I knew better than to press this point. “What did you think of London?”
Relieved I had shifted topics, Mr. Thornfield answered readily. “It’s filthy, and wet, and hides a brutal soul behind majestic walls. Its people are alternately snobbish or base, and if I didn’t come from a culture of warriors, I’d say it was the most savage city I’d ever seen. I thought it glorious, of course, from the instant it sullied my boots.”
“I loved it as well.”
“Yes, and if there are bits of yourself which you should prefer to toss in the gutter . . .”
“You can shed your skin.”
“And no one the wiser.”
“Still. It was by far the most crowded place I’ve ever been lonesome,” I added, staring into my glass.
“That ought not to have been the case, Miss Stone,” he said quietly. “I know very little about you, but I know you would be absolute rubbish at solitude. Your relish for companionship is clear as print.”

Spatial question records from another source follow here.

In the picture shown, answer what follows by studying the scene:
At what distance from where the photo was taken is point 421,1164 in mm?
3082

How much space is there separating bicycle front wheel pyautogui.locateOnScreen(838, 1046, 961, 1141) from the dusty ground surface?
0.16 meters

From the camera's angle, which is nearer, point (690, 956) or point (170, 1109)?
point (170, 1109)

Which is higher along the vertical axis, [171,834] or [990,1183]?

Tripping steps sounded, and Sahjara entered the room with her face alight, wearing a dressing gown over her nightdress. Rushing to Mr. Thornfield, she tugged at his sleeve. “Charles, I’ve had the most wonderful idea, and Sardar says he’ll only do it if you promise to join him, and of course I will as well though I’m not so good as either of you, but I’ll make up for it on horseback I’d wager, and Miss Stone will be so pleased after having been cooped up indoors for so long.”